I just ran across these impressions I jotted to myself after surviving my stint as a “virgin” actor in the last 14/48. It seems appropriate to post them, with the Kamikaze artists draw less than 10 hours away.
The terror hit me like a fever about a half hour before the first show’s curtain. The day went by in a punishing blur: a vivid dream in which one is never really sure how much time is going by until suddenly someone is saying “We tech in 20 minutes.” And then someone else is saying, “Let’s break for dinner.” And then someone else is saying, “Places for Show One, people, places.”
“Thank you, places.”
I was in the second of seven ten-minute plays. I stood in the house-right vom looking up and out onto the stage, half-watching and listening to the first play, a funny piece about swinger birds by Doug Willott called "Duck/Penguin". I couldn’t really concentrate on the piece, since I was undergoing a vast existential amazement: confounded and astounded that somehow the individual circumstances of my life had brought me here to this deeply horrifyingly moment. Why was I here? Who does this to themselves? It’s one thing to be an asshole, but only a stupid asshole plots his own very public humiliation.
It was an oddly uplifted dismay. Nothing depressed or depressive about it.
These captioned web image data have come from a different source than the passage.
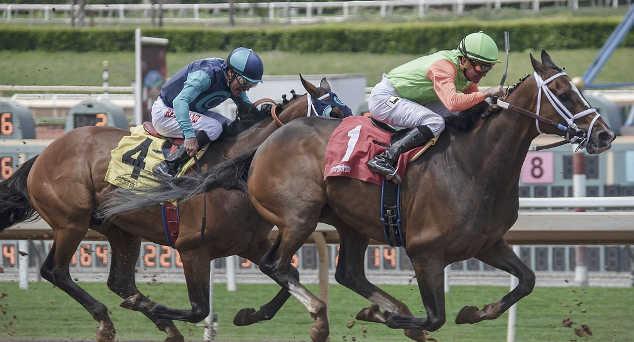 Equini che svolgono attività sportiva: cosa comporta mangiare carne di un cavallo non DPA.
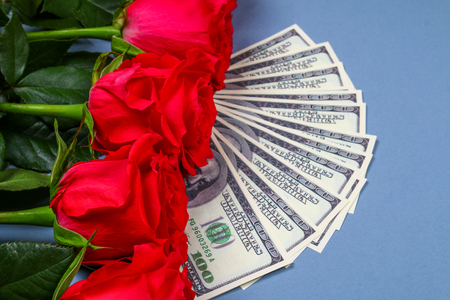 Pink roses with dollar bills instead of a gift. Template for March 8, Mothers Day, Valentines Day Stock Photo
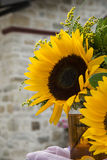 Sunflowers bouquet  against a brick wall Stock Images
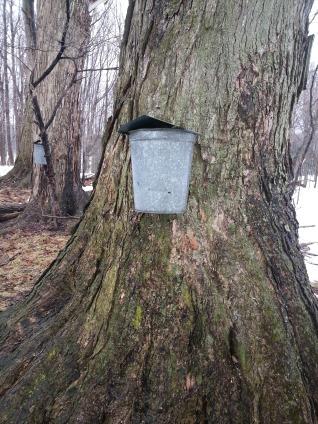 Maple sap collection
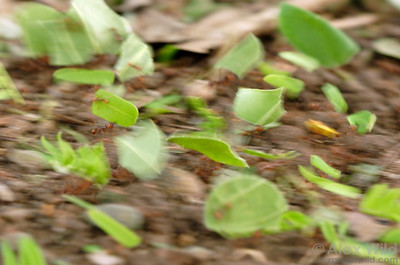 A busy highway of Atta cephalotes leafcutter ants carrying their bounty back to the nest.  Gamboa, Panama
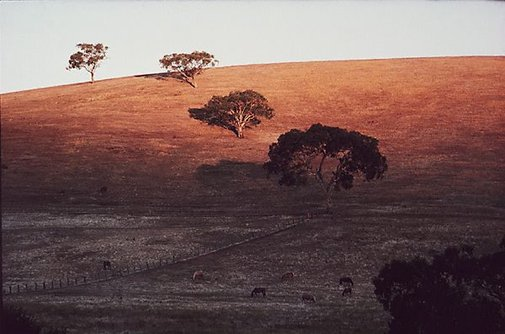 An image of Evening landscape, Gundagai, New South Wales by David Moore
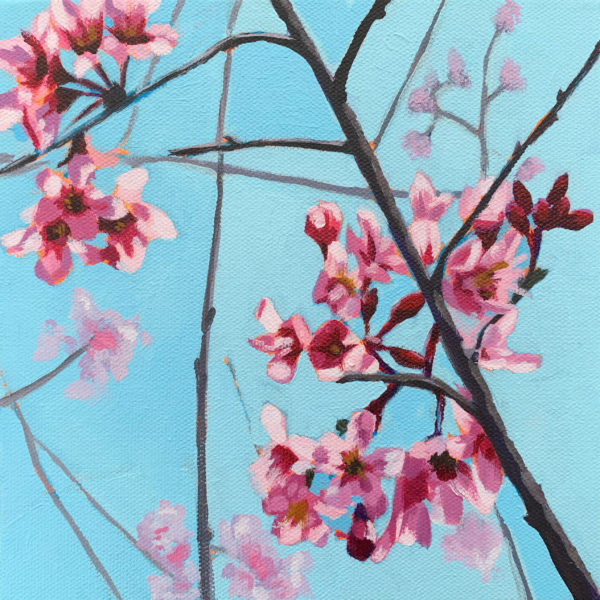 Cherry Blossoms, cherry blossom painting, Leigh Ann Torres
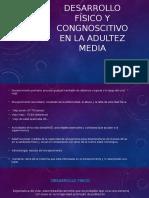 Desarrollo Físico y Congnoscitivo en La Adultez Media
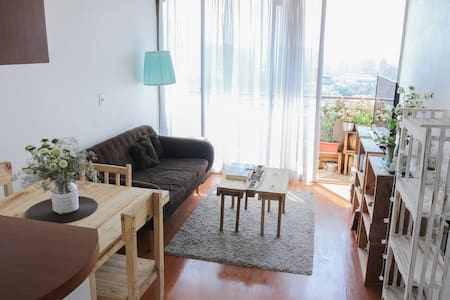 Apartment in downtown, Bellas Artes - Santiago - Apartment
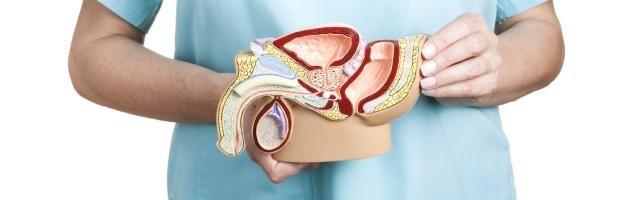 urologija-jerektilnaja-disfunkcija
And then the lights were changing and the band was playing and I was going on. As I noted in my earlier essay, as an actor, once you’re on you’re on. The terror doesn’t disappear, but it is forced by the demands of actual performance to sit in the back seat and shut the fuck up. There’s nothing you can do when you’re sliding down the mountain except make your goddamned best effort to steer and maybe hope to outrun the avalanche.
And then I was marching offstage. And then I was done. For a couple hours at least. I still had the second show, which now, miraculously, I wasn’t dreading at all.
By the first show of the second day the process had actually become fun, though terror was still sitting there in the back seat, sitting on her hands.